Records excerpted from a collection
----
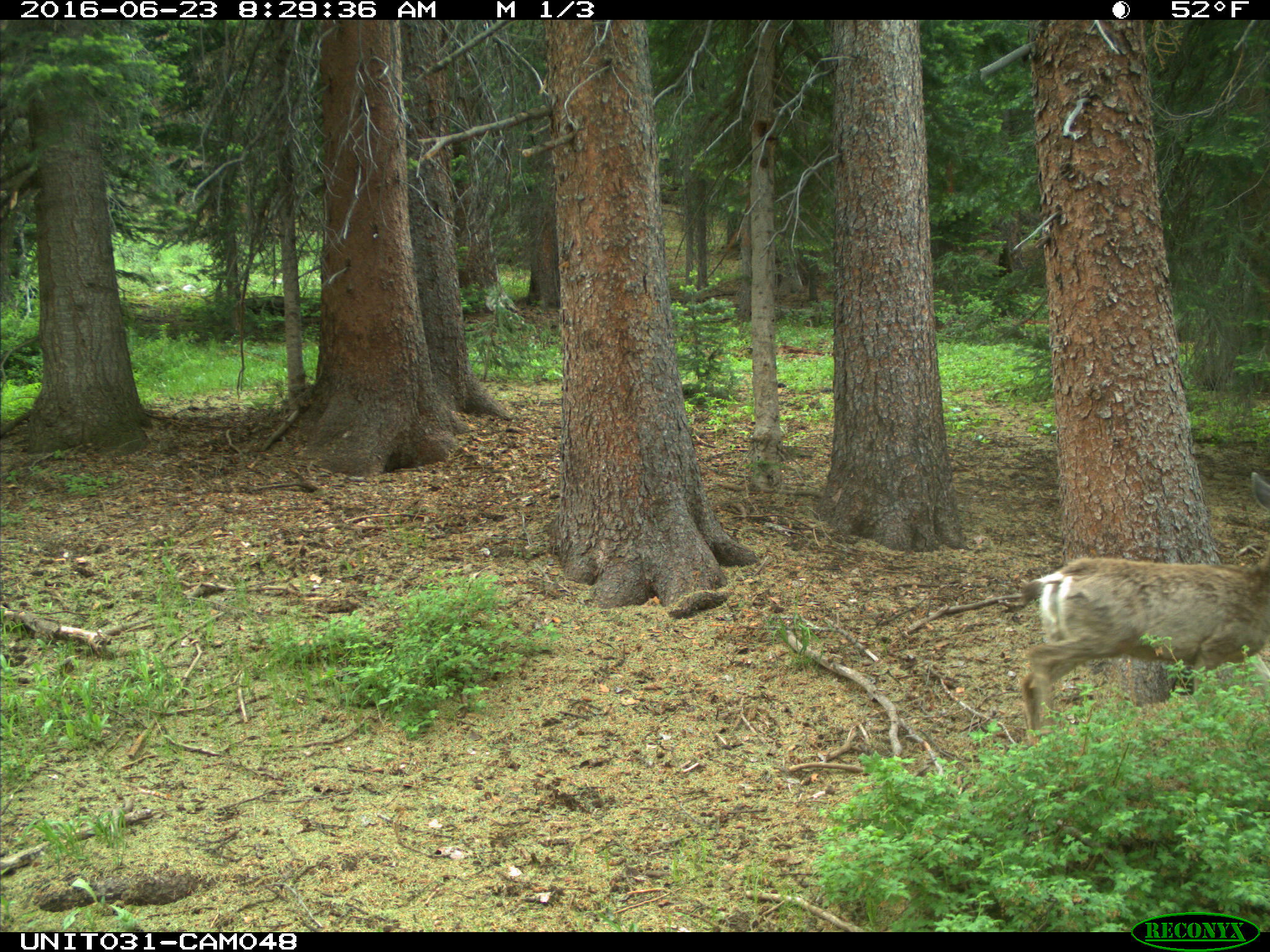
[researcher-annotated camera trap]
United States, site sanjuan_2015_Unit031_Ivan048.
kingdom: Animalia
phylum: Chordata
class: Mammalia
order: Artiodactyla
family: Cervidae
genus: Odocoileus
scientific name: Odocoileus hemionus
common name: mule deer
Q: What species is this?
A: Odocoileus hemionus (mule deer).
----
■ How to complete this task: Leaving out any pictures, write the records above out exactly as they are.

■ Reply:
[researcher-annotated camera trap]
United States, site sanjuan_2015_Unit031_Ivan048.
kingdom: Animalia
phylum: Chordata
class: Mammalia
order: Artiodactyla
family: Cervidae
genus: Odocoileus
scientific name: Odocoileus hemionus
common name: mule deer
Q: What species is this?
A: Odocoileus hemionus (mule deer).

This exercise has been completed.